Nell’anno in cui ricorre il quinto centenario della Riforma, non possiamo non ricordare, per la sua capacità di dialogare con apertura e profondità col mondo protestante, Marianita Montresor, presidente del Segretariato attività ecumeniche (Sae) dal 2012 al 2016. Una donna cattolica aperta all’incontro, capace di ascolto sempre attento e disposta a mettersi in gioco in modo concreto. Aveva il dono di saper cogliere nel fratello, nell’amica e in chiunque ascoltasse, la carica di novità che ogni persona poteva avere per lei. E sapeva nutrirsene senza pregiudizi e senza fatica, con grande spontaneità.

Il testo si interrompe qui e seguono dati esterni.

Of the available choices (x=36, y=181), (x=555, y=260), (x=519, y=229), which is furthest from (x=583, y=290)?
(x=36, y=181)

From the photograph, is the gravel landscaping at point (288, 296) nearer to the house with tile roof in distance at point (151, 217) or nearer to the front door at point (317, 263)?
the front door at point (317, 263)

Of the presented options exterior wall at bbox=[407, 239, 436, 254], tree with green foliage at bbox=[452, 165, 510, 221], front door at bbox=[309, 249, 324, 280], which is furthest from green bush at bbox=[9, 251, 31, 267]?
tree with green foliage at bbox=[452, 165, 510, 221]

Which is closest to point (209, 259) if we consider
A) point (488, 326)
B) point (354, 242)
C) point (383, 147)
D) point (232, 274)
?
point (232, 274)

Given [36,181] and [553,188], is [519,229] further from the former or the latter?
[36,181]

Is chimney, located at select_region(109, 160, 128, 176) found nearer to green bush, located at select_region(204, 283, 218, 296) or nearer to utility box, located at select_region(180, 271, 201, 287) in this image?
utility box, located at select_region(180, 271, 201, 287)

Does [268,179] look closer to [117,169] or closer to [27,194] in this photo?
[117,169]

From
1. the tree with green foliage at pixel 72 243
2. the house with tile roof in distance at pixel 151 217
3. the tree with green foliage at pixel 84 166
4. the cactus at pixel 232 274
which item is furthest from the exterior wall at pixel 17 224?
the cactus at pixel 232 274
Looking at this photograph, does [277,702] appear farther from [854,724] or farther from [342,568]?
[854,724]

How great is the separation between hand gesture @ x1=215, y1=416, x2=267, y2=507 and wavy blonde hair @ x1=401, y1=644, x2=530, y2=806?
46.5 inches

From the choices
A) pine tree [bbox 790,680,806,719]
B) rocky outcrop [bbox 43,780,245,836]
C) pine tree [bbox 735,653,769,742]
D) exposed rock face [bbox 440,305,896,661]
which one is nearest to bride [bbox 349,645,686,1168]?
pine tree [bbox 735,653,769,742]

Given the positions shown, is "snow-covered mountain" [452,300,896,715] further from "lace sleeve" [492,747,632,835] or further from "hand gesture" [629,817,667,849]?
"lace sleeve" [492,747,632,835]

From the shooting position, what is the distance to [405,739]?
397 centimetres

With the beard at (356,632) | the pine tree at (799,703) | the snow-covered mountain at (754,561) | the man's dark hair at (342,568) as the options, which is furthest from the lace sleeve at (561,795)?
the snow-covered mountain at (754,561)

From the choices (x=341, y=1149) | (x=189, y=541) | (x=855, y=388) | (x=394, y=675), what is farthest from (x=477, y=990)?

Donna di fede profonda, appassionatamente innamorata del Signore e di tutte le creature che l’hanno circondata nel corso della sua vita, si sentiva riconoscente per tutto quello che riceveva, comprese le numerose relazioni e amicizie in campo evangelico, che accoglieva come un dono speciale.
Sin dalla sua giovinezza, Marianita ha nutrito una profonda vita di fede, che l’ha condotta a studiare prima presso lo Studio teologico San Bernardino e successivamente presso la Pontificia università antoniana, dove si è specializzata in studi ecumenici.
È stata insegnante di religione cattolica: in classe ha sempre cercato di promuovere il senso critico e l’apertura al dialogo con le confessioni cristiane e anche con le altre religioni. Nel 2001 è diventata la responsabile del gruppo Sae di Verona, ruolo in cui è rimasta fino al 2012, anno della sua elezione a presidente nazionale. Marianita si è dimostrata subito adatta a gestire il Sae, perché aveva un’umiltà genuina e perfino un po’ imbarazzante, ma anche idee chiarissime: non aggrediva mai l’interlocutore, ma sapeva esattamente di chi fidarsi e di chi no. La sua determinazione nasceva dalla serenità che le dava l’aver sempre cercato nella preghiera e nella lettura della Bibbia la risposta alle tante questioni che ha dovuto affrontare lungo il suo percorso di fede, ricco di un’inesausta ricerca.
Non ha avuto paura di affrontare le sfide che il suo viaggiare fuori dai confini rassicuranti della propria Chiesa a volte le ha posto: non chiudeva gli occhi di fronte a realtà talvolta scomode, perché era desiderosa di capire e approfondire.
Nella sua lunga malattia non ha mai dimenticato, neppure nei momenti più difficili, che Dio l’amava. Per il suo rito funebre, del quale negli ultimi giorni discorreva con serenità molto maggiore di quella dei suoi interlocutori, ha chiesto una celebrazione ecumenica: ha voluto che tutti insieme, ortodossi, protestanti e cattolici, ci riunissimo per elevare insieme la lode al comune Signore.